Rise in the import of furnace oil for producing thermal power to bridge the power shortage and rise of oil price in the international market have contributed to the rise.
According to statistics, the government has projected that the import of furnace oil will reach 8 million ton this year against 6.5 million ton of the last year, indicating a growth of 23 per cent. At the same time, analysts widely agree that oil prices will cross $150 a barrel in 2011 as the global economy continues to improve following the recession in the past few years.
According to the FBS, the oil import bill reached $8.08 billion in the July-March period of the current fiscal year against $7.343 billion over the same period last year, indicating an increase of 10.14 per cent.
Of these, the import of crude oil was up by 27.58 per cent to $3.40 billion during the period under review against $2.665 billion over the corresponding period of the last year. This suggests a rising oil demand in the domestic market because the quantity of crude oil import also witnessed an increase of 30.52 per cent.
On the other side, import of petroleum products reached $4.688 billion in the months of July-March, up by 0.21 per cent from $4.678 billion over the corresponding period of the last year. This high import of petroleum products indicates that domestic refineries were not used fully for refining products to save foreign exchange.
The import of food items witnessed a robust growth of 60.55 per cent to $3.913 billion in July-March period this year against $2.437 billion over the corresponding period.
The food groups emerged second after oil import bill in the current fiscal year to bridge the shortfall recorded in the local production of farm products after the floods destroyed standing crops in August.
Statistics showed that import of palm oil increased by over 48.79 per cent and soyabean oil 719 per cent in the period under review. Massive depreciation of Pakistani rupee also edged up import bill of these non-staple food items.

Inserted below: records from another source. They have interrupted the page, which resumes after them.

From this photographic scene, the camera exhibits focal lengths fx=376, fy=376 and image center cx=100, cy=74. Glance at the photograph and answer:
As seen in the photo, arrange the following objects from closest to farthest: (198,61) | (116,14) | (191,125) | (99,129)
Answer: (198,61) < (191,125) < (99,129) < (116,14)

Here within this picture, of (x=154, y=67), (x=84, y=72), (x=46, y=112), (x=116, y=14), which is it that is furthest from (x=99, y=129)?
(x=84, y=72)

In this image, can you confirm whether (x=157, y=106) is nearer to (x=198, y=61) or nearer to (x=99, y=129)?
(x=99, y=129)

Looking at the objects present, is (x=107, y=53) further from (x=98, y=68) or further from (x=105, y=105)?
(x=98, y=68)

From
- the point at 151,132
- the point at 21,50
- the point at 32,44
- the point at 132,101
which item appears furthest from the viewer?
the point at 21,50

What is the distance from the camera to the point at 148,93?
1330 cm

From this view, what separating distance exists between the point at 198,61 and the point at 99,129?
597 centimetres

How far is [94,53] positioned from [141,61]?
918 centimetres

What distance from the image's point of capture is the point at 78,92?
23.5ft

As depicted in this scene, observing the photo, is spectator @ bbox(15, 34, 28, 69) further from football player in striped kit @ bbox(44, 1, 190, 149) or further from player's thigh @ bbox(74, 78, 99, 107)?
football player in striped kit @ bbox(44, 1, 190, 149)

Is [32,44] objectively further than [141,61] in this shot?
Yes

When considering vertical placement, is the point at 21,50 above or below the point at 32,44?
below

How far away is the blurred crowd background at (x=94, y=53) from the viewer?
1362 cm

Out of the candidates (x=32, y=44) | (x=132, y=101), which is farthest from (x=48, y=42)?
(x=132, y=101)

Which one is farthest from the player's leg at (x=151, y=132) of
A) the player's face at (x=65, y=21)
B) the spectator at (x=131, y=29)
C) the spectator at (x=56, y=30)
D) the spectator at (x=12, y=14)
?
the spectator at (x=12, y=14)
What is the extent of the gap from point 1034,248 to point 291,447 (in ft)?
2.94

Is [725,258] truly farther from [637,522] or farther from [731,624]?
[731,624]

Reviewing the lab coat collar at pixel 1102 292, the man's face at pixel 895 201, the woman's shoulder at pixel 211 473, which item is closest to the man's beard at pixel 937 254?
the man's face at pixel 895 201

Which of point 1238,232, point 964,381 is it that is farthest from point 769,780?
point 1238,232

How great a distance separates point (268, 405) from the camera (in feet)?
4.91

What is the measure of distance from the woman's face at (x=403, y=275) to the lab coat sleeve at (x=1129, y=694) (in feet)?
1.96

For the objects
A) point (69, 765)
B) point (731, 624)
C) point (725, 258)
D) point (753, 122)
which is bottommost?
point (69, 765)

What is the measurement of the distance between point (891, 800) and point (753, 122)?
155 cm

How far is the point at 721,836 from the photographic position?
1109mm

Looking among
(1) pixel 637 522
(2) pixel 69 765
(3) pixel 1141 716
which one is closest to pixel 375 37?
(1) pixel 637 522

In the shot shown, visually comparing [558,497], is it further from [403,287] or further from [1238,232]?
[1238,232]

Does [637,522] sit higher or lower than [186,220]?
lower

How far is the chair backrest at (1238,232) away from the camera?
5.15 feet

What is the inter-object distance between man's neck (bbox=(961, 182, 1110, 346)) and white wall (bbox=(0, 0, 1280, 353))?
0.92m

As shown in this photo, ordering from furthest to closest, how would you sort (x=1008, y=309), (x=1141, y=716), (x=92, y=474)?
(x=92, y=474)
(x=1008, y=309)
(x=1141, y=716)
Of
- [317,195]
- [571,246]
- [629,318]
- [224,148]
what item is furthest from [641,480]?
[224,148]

According to statistics, the import bill of milk products was up by 91.88 per cent and dry fruits up by 7.75 pc owing to high consumption in winter. The import of pulses witnessed an increase of 72.55 per cent during the July-March 2010-11 to bridge the 50 per cent shortage of the pulses production in the country.
The import of tea also increased by 29.13 per cent and spices 57.66 per cent, respectively, both in quantity and value, suggesting high consumption of the products. And sugar import also recorded a growth of 388 per cent during the period under review to meet the rising demand for the whitener in the domestic market.